Also, the NM 150-8 removes the reservation data of the CU 140-3
from the queue 1.
[0154] As described above, according to the fourth embodiment, if
an execution of the write request W2 is completed, the NM 150-8
transmits the write completion notice P6 and the identification
information of the CU 140-3 to the CU 140-1. If the CU 140-1
receives the write completion notice P6 and the identification
information from the NM 150-8, the CU 140-1 transmits the right
transfer notice P7 to the CU 140-3 corresponding to the
identification information. If the CU 140-3 receives the right
transfer notice P7 from the CU 140-1, the CU 140-3 transmits the
write request W3 to the NM 150-8. Thereby, the load of the NM 150-8
can be reduced, and the writing performance of the storage system
100 may not be compromised.
Fifth Embodiment
[0155] In the first embodiment to the fourth embodiment, the CU 140
transmits the verification packet P1 or the reservation packet P3
to the NM 150. In contrast, in a fifth embodiment, the CU 140
transmits a congestion confirmation packet P8 to the NM 150. If the
CU 140 receives a response to the congestion confirmation packet P8
from the NM 150, the CU 140 transmits a write request to the NM
150. The "congestion" in the fifth embodiment means a state in
which a routing cannot be properly performed via the RC 160 because
the PMU 180 is full of packets, and the NM 150 cannot properly
transfer data (i.e., busy).

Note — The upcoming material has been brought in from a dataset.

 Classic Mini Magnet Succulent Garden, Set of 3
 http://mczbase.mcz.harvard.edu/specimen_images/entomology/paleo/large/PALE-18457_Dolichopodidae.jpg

The fifth embodiment is described below
in detail.
[0156] FIG. 22 to FIG. 24 illustrate a data transmission operation
of the CU and the NM (FPGA) according to the fifth embodiment. As
shown in FIG. 22, if the CU 140-3 is to transmit a write request to
the NM 150-13, the CU 140-3 transmits a congestion confirmation
packet P8 for confirming a congestion condition (busy state) to the
NM 150-13 before transmitting the write request. The congestion
confirmation packet P8 contains content shown in FIG. 6. For
example, a source address and a destination address are described
in the header area HA of the congestion confirmation packet P8. For
example, data indicating that the packet is a congestion
confirmation packet is described in the payload area PA of the
congestion confirmation packet P8. For example, a CRC code is
described in the redundant area RA of the congestion confirmation
packet P8.
[0157] If the congestion confirmation packet P8 is to be
transmitted to the NM 150-13 through the shortest route, the
congestion confirmation packet P8 is transferred to NM 150-3, NM
150-8, and NM 150-13 in this order. However, for example, if the
PMU 180 connected to the NM 150-8 is full of packets (in a case of
PMU FULL state), any packet cannot pass through the communication
path including the NM 150-8. Therefore, if the NM 150-8 receives
the congestion confirmation packet P8 from the NM 150-3, the NM
150-8 adds information for identifying the NM 150-8, as congestion
information, to the payload area PA of the congestion confirmation
packet P8. Thereafter, the NM 150-8 returns the congestion
confirmation packet P8 to the NM 150-3.
[0158] If the NM 150-3 receives the congestion confirmation packet
P8 from the NM 150-8, the NM 150-3 refers to the congestion
information of the congestion confirmation packet P8, and the NM
150-3 transmits the congestion confirmation packet P8 to a path
which does not include the NM 150-8. For example, the NM 150-3
transmits the congestion confirmation packet P8 to the NM 150-4,
the NM 150-4 transmits the congestion confirmation packet P8 to the
NM 150-9, and the NM 150-9 transmits the congestion confirmation
packet P8 to the NM 150-14. Thereafter, the NM 150-14 transmits the
congestion confirmation packet P8 to the NM 150-13 which is a
destination of the congestion confirmation packet P8.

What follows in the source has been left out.